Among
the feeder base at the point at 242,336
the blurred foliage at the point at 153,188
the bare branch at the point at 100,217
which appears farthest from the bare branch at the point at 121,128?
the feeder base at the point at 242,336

### EXERCISE GOAL
Please copy every line of the items above word for word, keeping each line in its original order.

### WRITTEN RESPONSE
Among
the feeder base at the point at 242,336
the blurred foliage at the point at 153,188
the bare branch at the point at 100,217
which appears farthest from the bare branch at the point at 121,128?
the feeder base at the point at 242,336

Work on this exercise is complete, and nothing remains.